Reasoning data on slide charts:
========================================

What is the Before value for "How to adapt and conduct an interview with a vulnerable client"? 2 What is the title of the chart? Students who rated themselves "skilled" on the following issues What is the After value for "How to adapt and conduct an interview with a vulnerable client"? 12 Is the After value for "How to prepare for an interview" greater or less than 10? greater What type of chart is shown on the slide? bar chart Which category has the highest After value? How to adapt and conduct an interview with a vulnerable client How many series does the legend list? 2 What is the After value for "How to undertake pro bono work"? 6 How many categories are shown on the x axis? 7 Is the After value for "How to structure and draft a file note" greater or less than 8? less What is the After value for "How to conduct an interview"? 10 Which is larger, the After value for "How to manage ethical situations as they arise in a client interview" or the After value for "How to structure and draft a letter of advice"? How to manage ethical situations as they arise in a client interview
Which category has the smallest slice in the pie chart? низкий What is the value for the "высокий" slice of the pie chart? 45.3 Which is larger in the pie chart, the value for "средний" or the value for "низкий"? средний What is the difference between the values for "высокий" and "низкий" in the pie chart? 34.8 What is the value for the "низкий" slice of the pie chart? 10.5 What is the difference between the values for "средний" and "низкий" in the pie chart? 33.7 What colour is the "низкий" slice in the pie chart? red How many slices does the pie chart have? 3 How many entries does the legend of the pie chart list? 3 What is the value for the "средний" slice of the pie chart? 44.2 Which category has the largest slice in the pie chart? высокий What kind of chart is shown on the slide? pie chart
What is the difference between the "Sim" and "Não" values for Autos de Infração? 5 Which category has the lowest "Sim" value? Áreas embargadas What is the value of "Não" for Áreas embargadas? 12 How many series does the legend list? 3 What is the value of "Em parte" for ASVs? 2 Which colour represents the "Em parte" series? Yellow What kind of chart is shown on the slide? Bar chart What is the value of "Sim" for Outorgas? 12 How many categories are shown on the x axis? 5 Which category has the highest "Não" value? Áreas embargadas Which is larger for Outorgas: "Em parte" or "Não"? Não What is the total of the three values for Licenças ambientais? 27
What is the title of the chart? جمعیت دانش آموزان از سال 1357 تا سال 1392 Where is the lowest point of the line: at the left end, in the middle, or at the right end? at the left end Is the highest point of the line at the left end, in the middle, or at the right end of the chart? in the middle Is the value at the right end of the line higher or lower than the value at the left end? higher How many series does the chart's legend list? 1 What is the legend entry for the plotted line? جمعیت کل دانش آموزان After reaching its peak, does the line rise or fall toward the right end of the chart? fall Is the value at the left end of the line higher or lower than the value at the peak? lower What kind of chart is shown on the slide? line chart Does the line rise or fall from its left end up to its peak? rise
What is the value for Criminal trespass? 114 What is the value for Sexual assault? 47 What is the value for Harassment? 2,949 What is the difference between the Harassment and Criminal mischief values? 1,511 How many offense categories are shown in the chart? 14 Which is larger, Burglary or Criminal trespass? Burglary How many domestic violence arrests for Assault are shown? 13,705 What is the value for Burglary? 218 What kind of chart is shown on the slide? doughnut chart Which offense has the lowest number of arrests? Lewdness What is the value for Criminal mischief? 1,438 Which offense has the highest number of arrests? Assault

========================================

EXERCISE GOAL
Please show every line of the material above that contains the word "colour". Case matters.

FINISHED TASK
Which category has the smallest slice in the pie chart? низкий What is the value for the "высокий" slice of the pie chart? 45.3 Which is larger in the pie chart, the value for "средний" or the value for "низкий"? средний What is the difference between the values for "высокий" and "низкий" in the pie chart? 34.8 What is the value for the "низкий" slice of the pie chart? 10.5 What is the difference between the values for "средний" and "низкий" in the pie chart? 33.7 What colour is the "низкий" slice in the pie chart? red How many slices does the pie chart have? 3 How many entries does the legend of the pie chart list? 3 What is the value for the "средний" slice of the pie chart? 44.2 Which category has the largest slice in the pie chart? высокий What kind of chart is shown on the slide? pie chart
What is the difference between the "Sim" and "Não" values for Autos de Infração? 5 Which category has the lowest "Sim" value? Áreas embargadas What is the value of "Não" for Áreas embargadas? 12 How many series does the legend list? 3 What is the value of "Em parte" for ASVs? 2 Which colour represents the "Em parte" series? Yellow What kind of chart is shown on the slide? Bar chart What is the value of "Sim" for Outorgas? 12 How many categories are shown on the x axis? 5 Which category has the highest "Não" value? Áreas embargadas Which is larger for Outorgas: "Em parte" or "Não"? Não What is the total of the three values for Licenças ambientais? 27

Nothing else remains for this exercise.